Explanation of solution

I can rephrase the original problem like this:

  • I want to have a number of workers that start the request independently of each other (thus, they will be realized as asynchronous functions).
  • There is zero or one token released at any point; any worker starting a request to the server consumes a token, and the next token will not be issued until a minimum time has passed. In my solution, I use trio's memory channels to coordinate between the token issuer and the token consumers (workers)

In case your not familiar with memory channels and their syntax, you can read about them in the trio doc. I think the logic of async with memory_channel and memory_channel.clone() can be confusing in the first moment.

from typing import List, Iterator

import asks
import trio

asks.init('trio')

links: List[str] = [
    'https://httpbin.org/delay/7',
    'https://httpbin.org/delay/6',
    'https://httpbin.org/delay/4'
] * 3


async def fetch_urls(urls: List[str], number_workers: int, throttle_rate: float):

    async def token_issuer(token_sender: trio.abc.SendChannel, number_tokens: int):
        async with token_sender:
            for _ in range(number_tokens):
                await token_sender.send(None)
                await trio.sleep(1 / throttle_rate)

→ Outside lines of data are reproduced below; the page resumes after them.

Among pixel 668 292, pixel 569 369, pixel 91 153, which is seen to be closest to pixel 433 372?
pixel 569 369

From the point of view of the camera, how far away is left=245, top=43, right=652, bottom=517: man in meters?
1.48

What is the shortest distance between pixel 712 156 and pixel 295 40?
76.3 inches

    async def worker(url_iterator: Iterator, token_receiver: trio.abc.ReceiveChannel):
        async with token_receiver:
            for url in url_iterator:
                await token_receiver.receive()

                print(f'[{round(trio.current_time(), 2)}] Start loading link: {url}')
                response = await asks.get(url)
                # print(f'[{round(trio.current_time(), 2)}] Loaded link: {url}')
                responses.append(response)

    responses = []
    url_iterator = iter(urls)
    token_send_channel, token_receive_channel = trio.open_memory_channel(0)

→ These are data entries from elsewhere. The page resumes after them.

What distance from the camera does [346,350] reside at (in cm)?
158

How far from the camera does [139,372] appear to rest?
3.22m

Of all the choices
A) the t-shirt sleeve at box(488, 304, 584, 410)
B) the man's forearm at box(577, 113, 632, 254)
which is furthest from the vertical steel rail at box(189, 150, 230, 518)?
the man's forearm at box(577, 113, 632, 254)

    async with trio.open_nursery() as nursery:
        async with token_receive_channel:
            nursery.start_soon(token_issuer, token_send_channel.clone(), len(urls))
            for _ in range(number_workers):
                nursery.start_soon(worker, url_iterator, token_receive_channel.clone())

    return responses

responses = trio.run(fetch_urls, links, 5, 1.)

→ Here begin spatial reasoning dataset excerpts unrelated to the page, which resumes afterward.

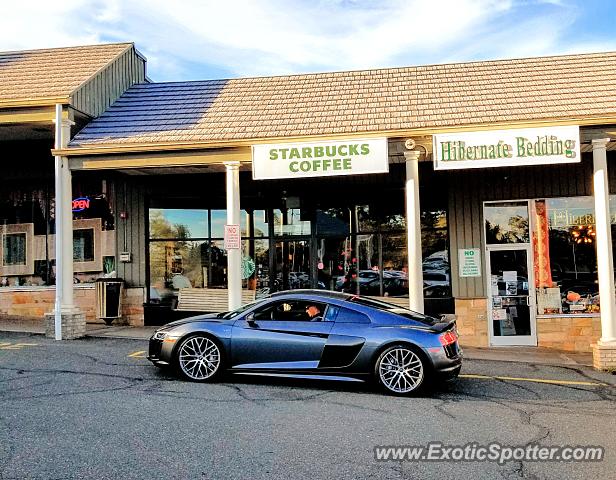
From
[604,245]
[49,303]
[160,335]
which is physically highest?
[604,245]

Example of logging output:

As you see, the minimum time between all page requests is one second:

[177878.99] Start loading link: https://httpbin.org/delay/7
[177879.99] Start loading link: https://httpbin.org/delay/6
[177880.99] Start loading link: https://httpbin.org/delay/4
[177881.99] Start loading link: https://httpbin.org/delay/7
[177882.99] Start loading link: https://httpbin.org/delay/6
[177886.20] Start loading link: https://httpbin.org/delay/4
[177887.20] Start loading link: https://httpbin.org/delay/7
[177888.20] Start loading link: https://httpbin.org/delay/6
[177889.44] Start loading link: https://httpbin.org/delay/4

Comments on the solution

As not untypical for asynchronous code, this solution does not maintain the original order of the requested urls. One way to solve this is to associate an id to the original url, e. g. with a tuple structure, put the responses into a response dictionary and later grab the responses one after the other to put them into a response list (saves sorting and has linear complexity).




回答4:


You need to increment next_request_at by 1 every time you come into async_load_page. Try using next_request_at = max(trio.current_time() + 1, next_request_at + 1). Also I think you only need to set it once. You may get into trouble if you're setting it around awaits, where you're giving the opportunity for other tasks to change it before examining it again.